### Your goal:
Report each line in the entries below that contains the word "west". Case counts.

### Data records:
_ _ _ _ _ _ _

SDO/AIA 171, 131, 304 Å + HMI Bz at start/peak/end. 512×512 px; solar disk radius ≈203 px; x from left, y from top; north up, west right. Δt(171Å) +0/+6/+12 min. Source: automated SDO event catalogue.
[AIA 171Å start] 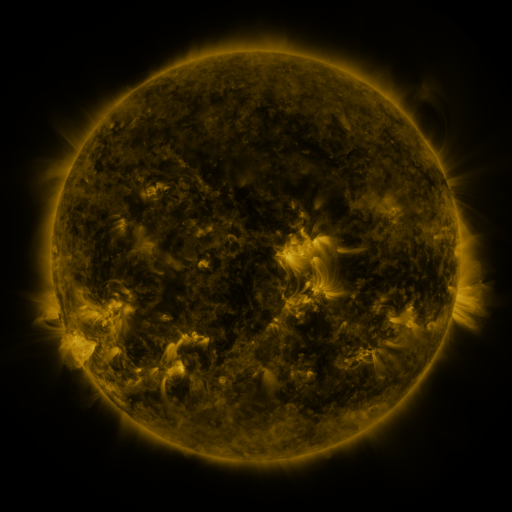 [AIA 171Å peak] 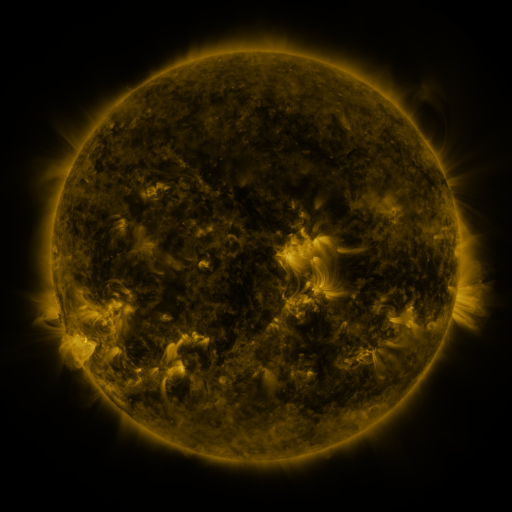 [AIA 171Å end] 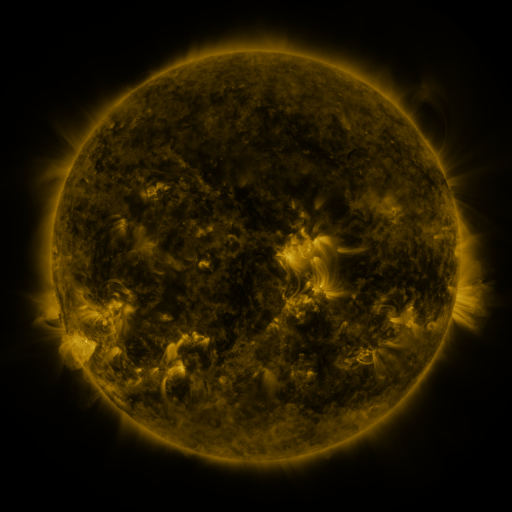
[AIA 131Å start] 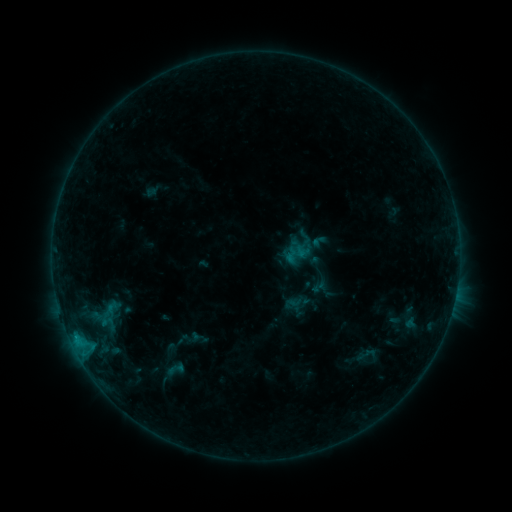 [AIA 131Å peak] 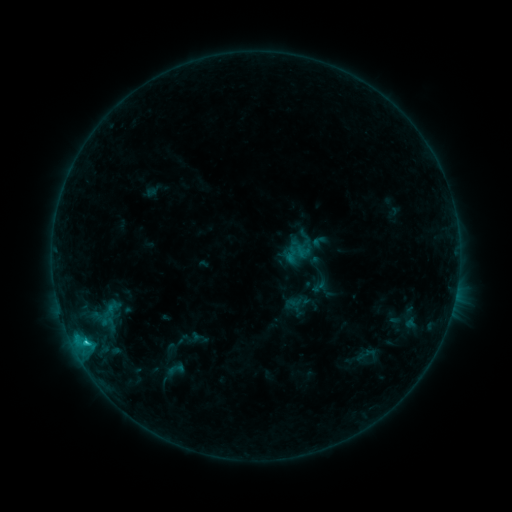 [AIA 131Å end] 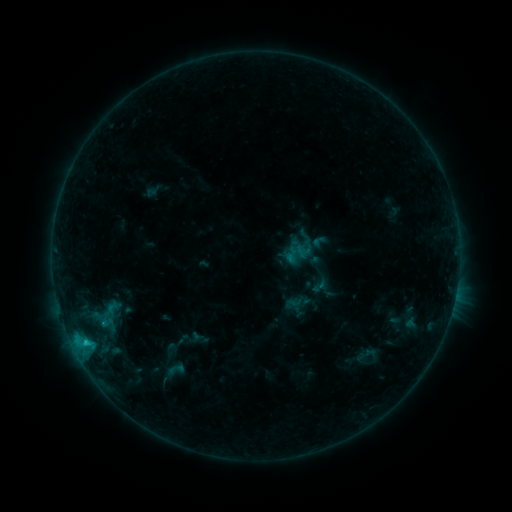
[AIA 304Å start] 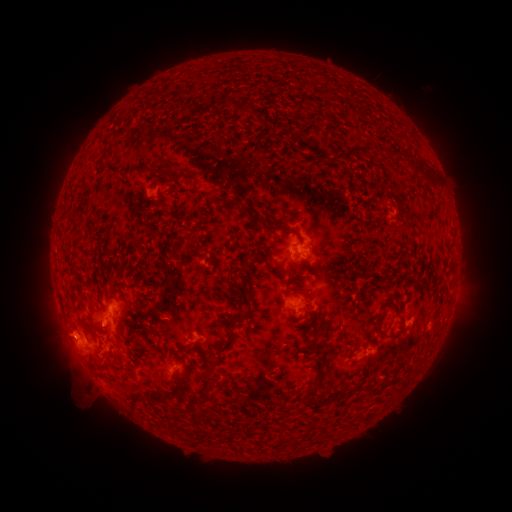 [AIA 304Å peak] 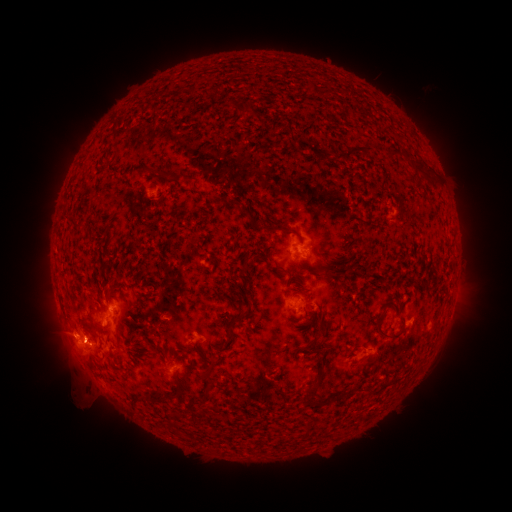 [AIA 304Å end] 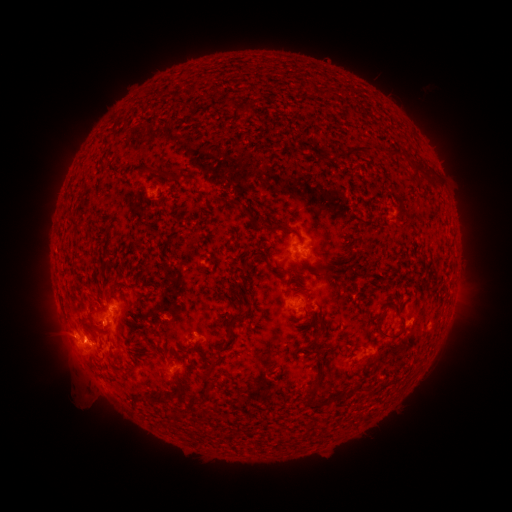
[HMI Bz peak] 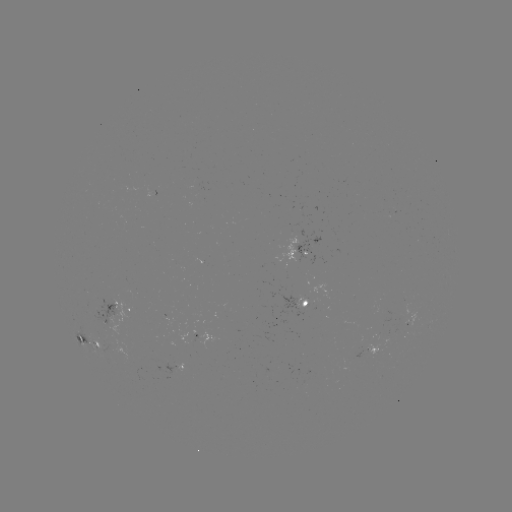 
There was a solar flare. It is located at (86, 340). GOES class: C1.0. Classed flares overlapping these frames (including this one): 1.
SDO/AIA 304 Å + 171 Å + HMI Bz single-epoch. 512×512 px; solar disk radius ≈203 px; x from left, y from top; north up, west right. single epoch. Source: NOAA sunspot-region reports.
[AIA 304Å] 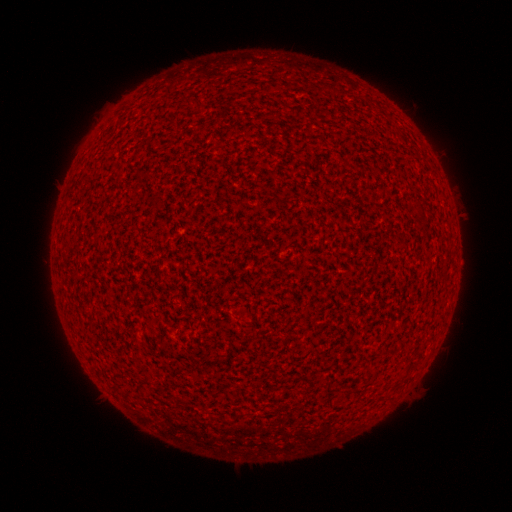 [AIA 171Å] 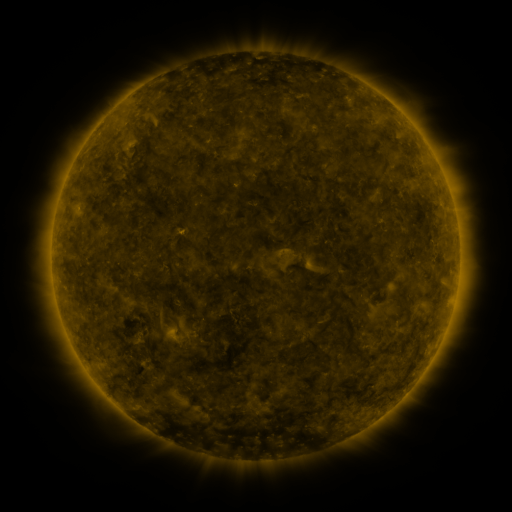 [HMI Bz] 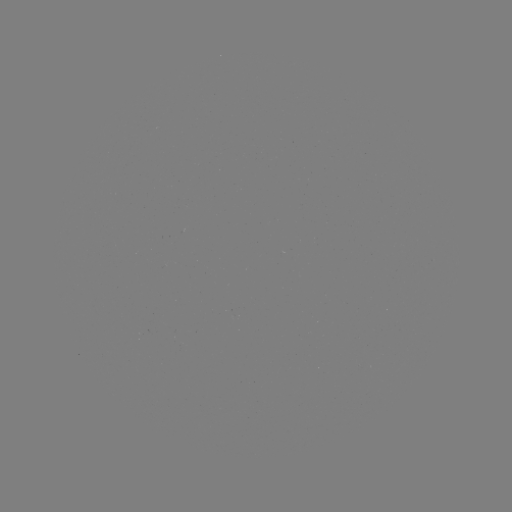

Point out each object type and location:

_ _ _ _ _ _ _

### Finished exercise:
SDO/AIA 171, 131, 304 Å + HMI Bz at start/peak/end. 512×512 px; solar disk radius ≈203 px; x from left, y from top; north up, west right. Δt(171Å) +0/+6/+12 min. Source: automated SDO event catalogue.
SDO/AIA 304 Å + 171 Å + HMI Bz single-epoch. 512×512 px; solar disk radius ≈203 px; x from left, y from top; north up, west right. single epoch. Source: NOAA sunspot-region reports.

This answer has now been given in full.